Limitations & Future Work

  • Diagnosis without Solution: This paper is a benchmark and analysis; it does not provide a new model architecture. While Q&A moment-aware sampling helps, it relies on oracle information (knowing when the answer occurs), which models must learn to retrieve on their own.
  • Dependency on LLM Judges: OE scoring relies on GPT-5 mini. While alignment is high (94%), there is a 6% deviation that might introduce systematic errors regarding wording vs. semantics.
  • MC Distractors: Distractors generated by Gemini may still carry stylistic biases, and the random performance on 2-choice questions suggests uneven difficulty distribution.
  • Future Directions: The authors point toward better "long-term memory," "personalized reasoning," and "intelligent key-moment detection" (replacing oracle sampling) as the next steps.
  • vs.

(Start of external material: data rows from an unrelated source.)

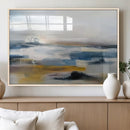 Abstract Landscape Wall Art Canvas | 3 Panel Modern Blue, by MyGreatCanvas | Canvas Wall Art Prints | Photo Prints & Wall Decor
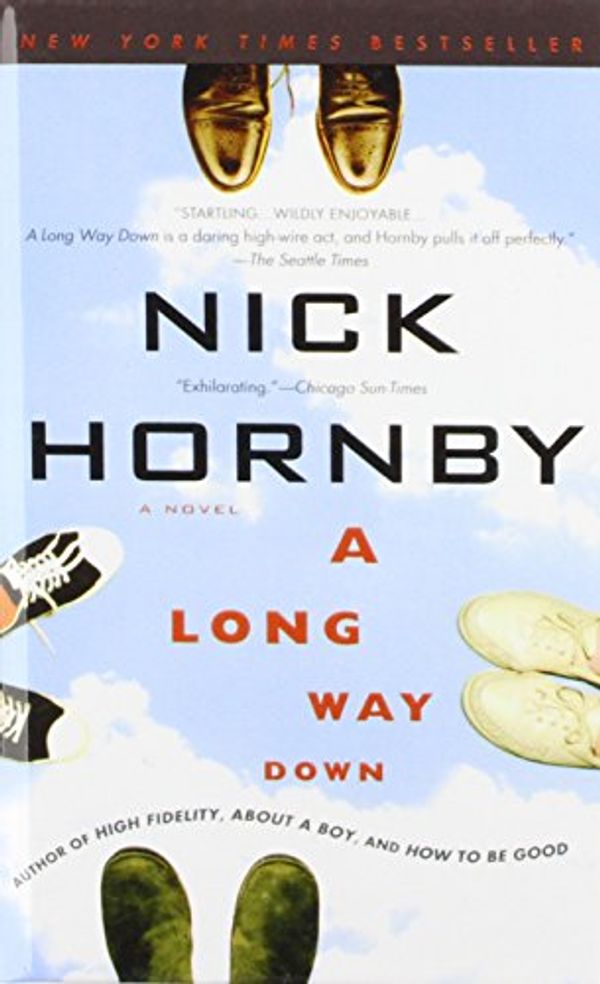 Cover Art for 9781435270442, A Long Way Down by Nick Hornby
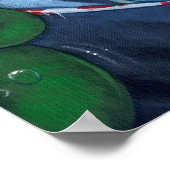 コイポンドマーメイドファンタジーアートプリント ポスター (角)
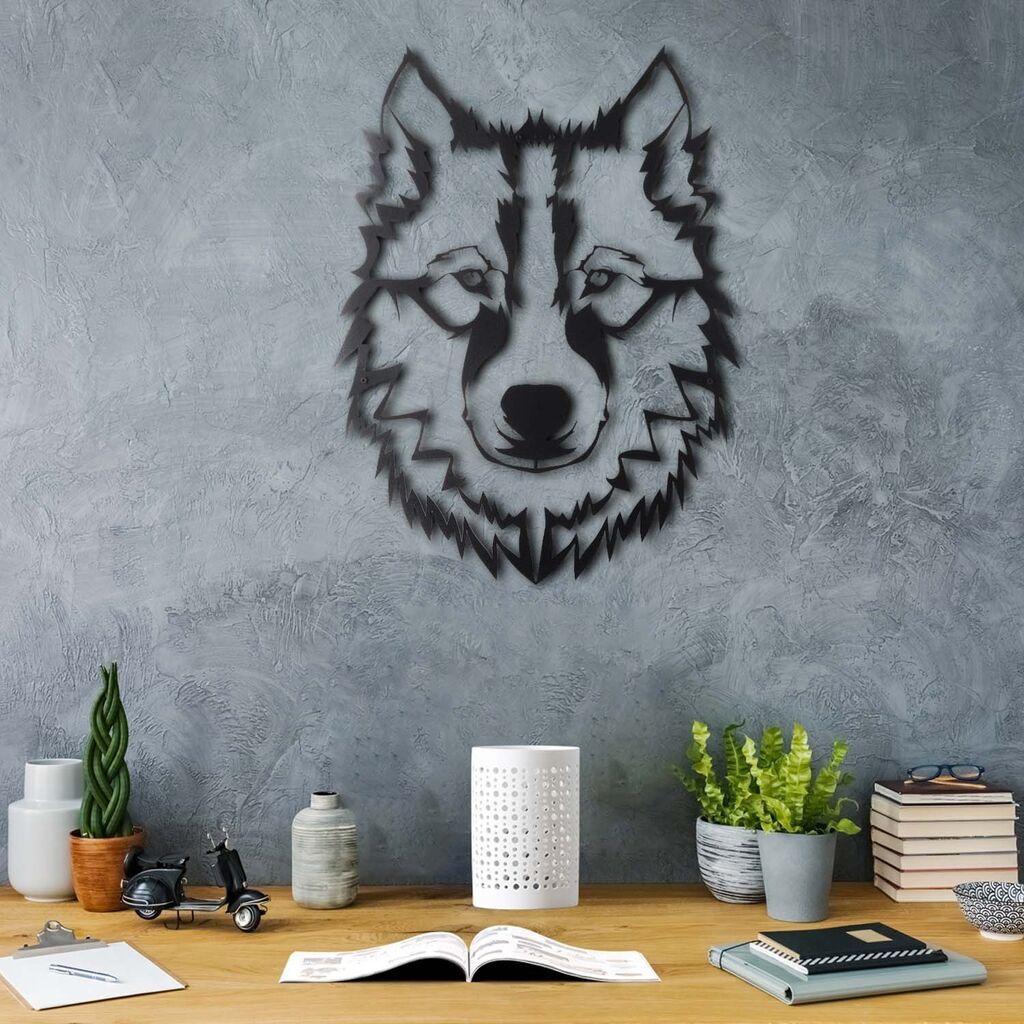 Wallity Wolf v11 Zidna dekoracija, 38x50 cm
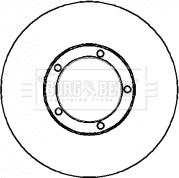 CAR 590.2573.00 - Brake Disc autospares.lv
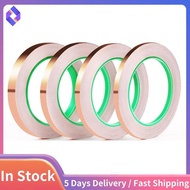 Copper Foil Tape Conductive Copper Tape 4 Sizes (0.2/0.24/0.3/0.4 Inches) X 82.5 Feet 4Piece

EgoSchema / EgoMemoria / EgoThink: These measure general egocentric understanding; MyEgo specifically tests personalized coreference (me vs. others, my object vs. distractors).
  • vs. QAEgo4D / EgoLifeQA: These emphasize episodic memory, but do not require linking recalled moments back to the current scene for ego-grounding.
  • vs. EgoTextVQA / EgoBlind: These focus on scene text or blind assistance; MyEgo focuses on personalized ego-grounding in long video streams.
  • vs. Personalized VLM (Adapting via visual prompts/profiles): Unlike methods that adapt to a user profile, MyEgo requires models to derive personalization directly from the historical ego-video itself, necessitating visual memory and identity tracking.

Rating

  • Novelty: ⭐⭐⭐⭐⭐ First to turn "personalized ego-grounding" into a diagnostic benchmark; MP/MO + double timestamps is a precise design.
  • Experimental Thoroughness: ⭐⭐⭐⭐⭐ Covers open/closed, thinking/non-thinking, large/small scale, and human baselines with deep controlled probes.
  • Writing Quality: ⭐⭐⭐⭐ Motivations and failure cases are clear; some analytical details are relegated to the Supplementary material.
  • Value: ⭐⭐⭐⭐⭐ Exposes a critical flaw in general MLLMs for egocentric long-term memory, providing a clear direction for wearable personalized assistants.